Bannon was a guy of about forty. He was in a tweed sport coat and gray flannels and looked bluff and Irish and was tall and heavy. He had a red complexion that the winter morning hadn’t helped. But he was polite and cheerful and he had supplied the doughnuts and the coffee himself. Two different stores, each chosen for its respective quality. He had been well received. Twenty bucks’ worth of food and drink had broken a lot of interagency ice.
“No secrets either way,” he said. “That’s what we’re proposing. And no blame anywhere. But no bullshit, either. I think we got to face the fact that the Nendick woman is dead. We’ll look for her like she wasn’t, but we shouldn’t fool ourselves. So we’ve got three down already. Some evidence, but not a lot. We’re guessing Nendick has met with these guys, and we’re assuming they’ve certainly been to his house, if only to grab up his wife. So that’s a crime scene, and we’re going over it today, and we’ll share what we get. Nendick will help us if he ever wakes up. But assuming he won’t anytime soon, we’ll go at it from three different directions. First, the message stuff that went down here in D.C. Second, the scene in Minnesota.

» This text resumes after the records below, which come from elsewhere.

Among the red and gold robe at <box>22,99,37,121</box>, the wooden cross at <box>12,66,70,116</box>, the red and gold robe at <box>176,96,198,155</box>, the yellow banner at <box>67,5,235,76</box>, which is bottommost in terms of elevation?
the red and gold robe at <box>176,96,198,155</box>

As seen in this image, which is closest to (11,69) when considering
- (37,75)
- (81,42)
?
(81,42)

Third, the scene in Colorado.”
“Are your people in charge out there?” Froelich asked.
“Both places,” Bannon said. “Our ballistics people figure the Colorado weapon for a Heckler and Koch submachine gun called the MP5.”

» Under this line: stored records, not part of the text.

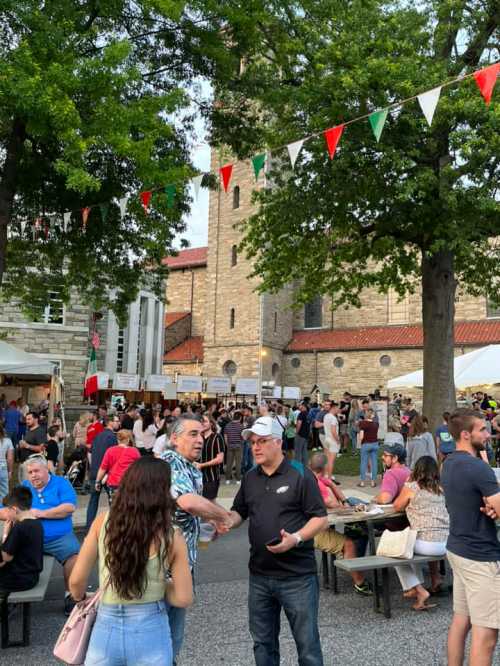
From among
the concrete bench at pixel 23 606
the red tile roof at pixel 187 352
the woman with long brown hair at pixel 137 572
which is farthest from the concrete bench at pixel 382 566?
the red tile roof at pixel 187 352

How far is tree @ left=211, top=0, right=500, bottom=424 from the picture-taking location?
13414 mm

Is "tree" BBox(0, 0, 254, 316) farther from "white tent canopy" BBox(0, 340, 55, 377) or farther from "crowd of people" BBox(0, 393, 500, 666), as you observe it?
"crowd of people" BBox(0, 393, 500, 666)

“We already concluded that,” Neagley said. “And it was probably silenced, which makes it the MP5SD6.”
Bannon nodded. “You’re one of the ex-military, right? In which case you’ve seen MP5s before. As I have. They’re military and paramilitary weapons. Police and federal SWAT teams use them.”
Then he went quiet and looked around the assembled faces, like there was more to his point than he had actually articulated.

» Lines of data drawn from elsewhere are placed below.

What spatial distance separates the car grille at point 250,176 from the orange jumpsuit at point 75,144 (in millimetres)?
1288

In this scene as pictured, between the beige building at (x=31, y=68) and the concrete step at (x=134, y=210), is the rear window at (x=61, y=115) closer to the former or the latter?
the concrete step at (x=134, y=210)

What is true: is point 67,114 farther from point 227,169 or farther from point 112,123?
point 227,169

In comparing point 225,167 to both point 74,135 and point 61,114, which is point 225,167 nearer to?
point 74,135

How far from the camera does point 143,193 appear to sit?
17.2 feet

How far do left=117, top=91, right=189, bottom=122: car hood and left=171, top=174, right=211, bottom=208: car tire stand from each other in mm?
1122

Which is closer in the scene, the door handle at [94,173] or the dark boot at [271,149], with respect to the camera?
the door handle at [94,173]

“What about Minnesota?” Neagley asked.
“We found the bullet,” Bannon said. “We swept the farmyard with a metal detector. It was buried about nine inches deep in the mud. Consistent with a shot from a small wooded hillside about a hundred and twenty yards away to the north. Maybe eighty feet of elevation.”
“What was the bullet?” Reacher asked.
“NATO 7.62 millimeter,” Bannon said.
Reacher nodded. “You test it?”
“For what?”
“Burn.”
Bannon nodded. “Low power, weak charge.”
“Subsonic ammunition,” Reacher said. “In that caliber it has to be a Vaime Mk2 silenced sniper rifle.”
“Which is also a police and paramilitary weapon,” Bannon said. “Often supplied to antiterrorist units.”
He looked around the room again, like he was inviting a comment. Nobody made one. So he pitched it himself.
“You know what?” he said.
“What?”
“Put a list of who buys Heckler amp; Koch MP5s in America side to side with a list of who buys Vaime Mk2s, and you see only one official purchaser on both lists.”
“Who?”
“The United States Secret Service.”
The room went quiet. Nobody spoke. There was a knock at the door. The duty officer. He stood there, framed in the doorway.
“Mail just arrived,” he said. “Something you need to see.”
They laid it on the conference room table. It was a familiar brown envelope, gummed flap, metal closure. A computer-printed self-adhesive address label. Brook Armstrong, United States Senate, Washington D.C. Clear black-on-white Times New Roman lettering. Bannon opened his briefcase and took out a pair of white cotton gloves. Pulled them on, right hand, left hand. Tightened them over his fingers.